EX-99 2 g03672exv99.htm EX-99 OCTOBER 10, 2006 PRESS RELEASE Ex-99 October 10, 2006 Press Release
 

Exhibit 99
[PSYCHIATRIC SOLUTIONS, INC. LOGO]
Contact:
Brent Turner
Executive Vice President,
Finance and Administration
(615) 312-5700
PSYCHIATRIC SOLUTIONS TERMINATES AGREEMENT TO ACQUIRE
ALTERNATIVE BEHAVIORAL SERVICES, INC.
FRANKLIN, Tenn. (October 10, 2006) — Psychiatric Solutions, Inc. (“PSI”) (NASDAQ: PSYS) today announced that it has terminated its previously announced definitive agreement to acquire Alternative Behavioral Services, Inc. (“ABS”), headquartered in Norfolk, Virginia, which was signed in May 2006. PSI reached its decision following significant effort to resolve the individual and cumulative effects of certain significant issues and changes that have a material adverse effect on ABS’s operations and financial results. Because PSI does not include any impact from future acquisitions in its earnings guidance, this termination will not affect its established earnings guidance for 2006.
     PSI will hold a conference call to discuss this release today at 10:00 a.m. Eastern time. Participants will have the opportunity to listen to the conference call over the Internet by going to www.psysolutions.com and clicking Investor Relations or by going to www.earnings.com. Participants are encouraged to go to the selected web sites at least 15 minutes early to register, download, and install any necessary audio software. For those who cannot listen to the live broadcast, a replay will be available at these sites shortly after the call through the end of business on October 24, 2006.
     This press release contains forward-looking statements within the meaning of the “safe harbor” provisions of the Private Securities Litigation Reform Act of 1995. These forward-looking statements include statements other than those made solely with respect to historical fact and are based on the intent, belief or current expectations of PSI and its management. PSI’s business and operations are subject to a variety of risks and uncertainties that might cause actual results to differ materially from those projected by any forward-looking statements. Factors that could cause such differences include, but are not limited to: (1) potential competition which alters or impedes PSI’s acquisition strategy by decreasing PSI’s ability to acquire additional inpatient facilities on favorable terms; (2) the ability of PSI to improve the operations of acquired inpatient facilities; (3) the ability to maintain favorable and continuing relationships with physicians who use PSI’s facilities; (4) the ability to receive timely additional financing on terms acceptable to PSI to fund PSI’s acquisition strategy and capital expenditure needs; (5) risks inherent to the health care industry, including the impact of unforeseen changes in regulation, reimbursement rates from federal and state health care programs or managed care companies and exposure to claims and legal actions by patients and others; (6) PSI’s ability to comply with applicable licensure and accreditation requirements; and (7) potential difficulties in integrating recently acquired operations with PSI. The forward-looking statements herein are qualified in their entirety by the risk factors set forth in PSI’s filings with the Securities and Exchange Commission. PSI undertakes no obligation to update any forward-looking statements, whether as a result of new information, future events or otherwise. Readers should not place undue reliance on forward-looking statements, which reflect management’s views only as of the date hereof.

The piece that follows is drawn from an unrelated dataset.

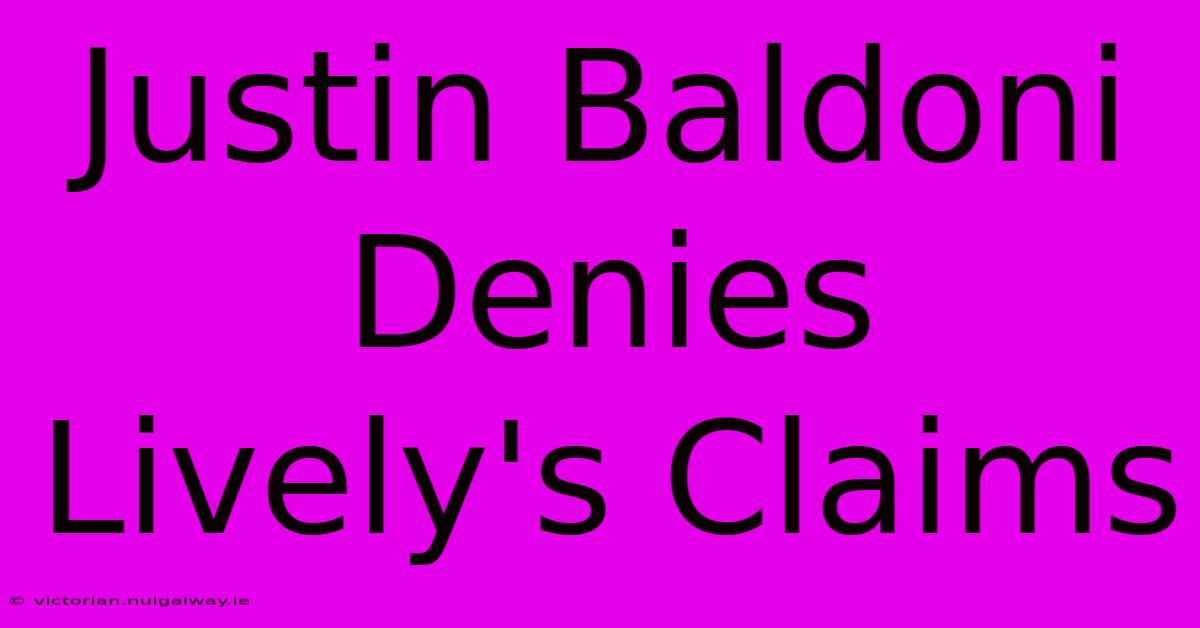 Justin Baldoni Denies Lively's Claims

     PSI offers an extensive continuum of behavioral health programs to critically ill children, adolescents and adults through its operation of 64 owned or leased freestanding psychiatric inpatient facilities with approximately 6,900 beds in 27 states. PSI also manages freestanding psychiatric inpatient facilities for government agencies and psychiatric inpatient units within medical/surgical hospitals owned by others.